━━━ DONNÉES À TRAITER

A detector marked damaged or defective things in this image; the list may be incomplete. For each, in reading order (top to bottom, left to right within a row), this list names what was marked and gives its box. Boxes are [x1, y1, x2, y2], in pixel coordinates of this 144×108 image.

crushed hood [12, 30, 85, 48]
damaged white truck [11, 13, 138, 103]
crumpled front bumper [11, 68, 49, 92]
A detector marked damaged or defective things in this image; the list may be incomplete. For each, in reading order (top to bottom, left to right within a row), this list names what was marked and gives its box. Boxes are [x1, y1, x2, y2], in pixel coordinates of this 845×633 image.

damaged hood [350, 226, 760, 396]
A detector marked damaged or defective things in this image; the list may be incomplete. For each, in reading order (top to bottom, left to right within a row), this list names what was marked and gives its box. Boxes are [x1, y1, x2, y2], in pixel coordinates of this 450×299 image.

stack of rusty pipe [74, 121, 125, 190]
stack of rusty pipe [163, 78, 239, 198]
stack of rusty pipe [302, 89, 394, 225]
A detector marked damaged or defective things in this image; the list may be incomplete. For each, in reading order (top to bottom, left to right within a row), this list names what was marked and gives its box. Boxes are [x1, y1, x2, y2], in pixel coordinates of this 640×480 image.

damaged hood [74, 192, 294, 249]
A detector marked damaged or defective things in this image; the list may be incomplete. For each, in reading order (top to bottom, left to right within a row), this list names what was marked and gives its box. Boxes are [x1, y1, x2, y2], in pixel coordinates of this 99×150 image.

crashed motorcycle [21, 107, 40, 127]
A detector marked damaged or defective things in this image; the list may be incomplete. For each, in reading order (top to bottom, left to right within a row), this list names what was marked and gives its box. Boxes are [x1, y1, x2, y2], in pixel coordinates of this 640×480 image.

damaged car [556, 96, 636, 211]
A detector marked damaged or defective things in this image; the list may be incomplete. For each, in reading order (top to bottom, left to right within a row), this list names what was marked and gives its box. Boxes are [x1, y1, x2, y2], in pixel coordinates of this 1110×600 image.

━━━━━━

Pouvez-vous recopier tout le matériel ci-dessus en substituant « classifier » à « detector » partout, sans aucune autre modification ?

→ **SOLUTION DU PROBLÈME**
A classifier marked damaged or defective things in this image; the list may be incomplete. For each, in reading order (top to bottom, left to right within a row), this list names what was marked and gives its box. Boxes are [x1, y1, x2, y2], in pixel coordinates of this 144×108 image.

crushed hood [12, 30, 85, 48]
damaged white truck [11, 13, 138, 103]
crumpled front bumper [11, 68, 49, 92]
A classifier marked damaged or defective things in this image; the list may be incomplete. For each, in reading order (top to bottom, left to right within a row), this list names what was marked and gives its box. Boxes are [x1, y1, x2, y2], in pixel coordinates of this 845×633 image.

damaged hood [350, 226, 760, 396]
A classifier marked damaged or defective things in this image; the list may be incomplete. For each, in reading order (top to bottom, left to right within a row), this list names what was marked and gives its box. Boxes are [x1, y1, x2, y2], in pixel coordinates of this 450×299 image.

stack of rusty pipe [74, 121, 125, 190]
stack of rusty pipe [163, 78, 239, 198]
stack of rusty pipe [302, 89, 394, 225]
A classifier marked damaged or defective things in this image; the list may be incomplete. For each, in reading order (top to bottom, left to right within a row), this list names what was marked and gives its box. Boxes are [x1, y1, x2, y2], in pixel coordinates of this 640×480 image.

damaged hood [74, 192, 294, 249]
A classifier marked damaged or defective things in this image; the list may be incomplete. For each, in reading order (top to bottom, left to right within a row), this list names what was marked and gives its box. Boxes are [x1, y1, x2, y2], in pixel coordinates of this 99×150 image.

crashed motorcycle [21, 107, 40, 127]
A classifier marked damaged or defective things in this image; the list may be incomplete. For each, in reading order (top to bottom, left to right within a row), this list names what was marked and gives its box. Boxes are [x1, y1, x2, y2], in pixel coordinates of this 640×480 image.

damaged car [556, 96, 636, 211]
A classifier marked damaged or defective things in this image; the list may be incomplete. For each, in reading order (top to bottom, left to right within a row), this list names what was marked and gives its box. Boxes are [x1, y1, x2, y2], in pixel coordinates of this 1110×600 image.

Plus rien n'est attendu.